Okay... so this isn't too surprising. After all, type 2 diabetes has been linked to obesity, and obesity has been linked to unhealthy lifestyles (not enough exercise, eating junk food, high stress, etc.). It would, therefore, make sense that, in a country with an urban population of several hundred million people exercising less and having more ready access to Western junk food, type 2 diabetes would become more prevalent.

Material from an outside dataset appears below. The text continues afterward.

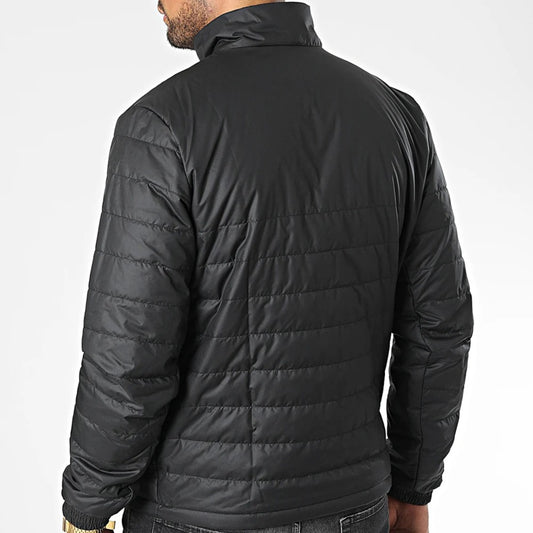 Jakne Adidas IB6070 M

So what makes this something more interesting? Well, according to the story, Ke Li is 6 feet (~183 cm) tall, and weighed 94 kg (207 lbs), which gives him a BMI of 28.1 (if I use 183cm as the actual height). Assuming that the guy's height is as low as 177 cm (which he rounded to 180 cm when talking to the reporter, who then rounded up to 6 feet when writing the story), the guy's BMI is exactly 30.0. At the end of the story, Ke Li is reported to have lowered his weight to 78 kg... which would (using the 177 cm low estimate) put him at a BMI of 24.9: right at the cut-off point of the "normal weight" category. Why point this out? Well, the People's Daily is a state-run newspaper, and it seems kind of odd to me (a 6'3", 226lb person) that the main diabetic interviewee had a BMI that just barely (possibly) registered as "overweight" before just managing to sneak back into the "normal weight" category. Similarly, the image that accompanied the story (below) was of a young, female urbanite that clashes with a Western image of "obese".

This image was copied from the People's Daily news story, in case it is no longer shows up in the future. (Not that I think that my blog is that important or visible, just that some websites remove images from stories after a certain amount of time passes.)

For a country to which image portrayal is highly important, it wouldn't surprise me if there was some amount of editorializing with the numbers and choice of image. Depicting a woman who stretches the image of obese and presenting a man who barely wanders into the "obese" category of BMI might - independently - not strike me as too odd, but not when they occur together.

China - I would argue - doesn't like to be put in the spotlight with things that it finds embarrassing. Thus the angry rhetoric that accompanied the Nobel Peace Prize announcement. Thus, too, the huge embarrassment about the tainted milk scandal that just couldn't be handled quietly. Same with their condemnation of anything written with even a slight whiff of negativity about Tibet. I would argue that there is some of that coming through here. Although there are explanations as to the current Chinese obesity increase being tied to traditional Chinese culture (which was shaped by famine, and in which an obese person would be an obvious sign of wealth), the association with obesity in the traditional sense focused on the positive implications (i.e., more wealthy) than on the negative (i.e., increased risk of heart attack, stroke, or diabetes). In the light of this potential link of obesity with disease, it makes sense to me that the images (in text and in print) proffered by the state would show as rosy a face as possible, as opposed to the images one finds when doing a search for "obesity China".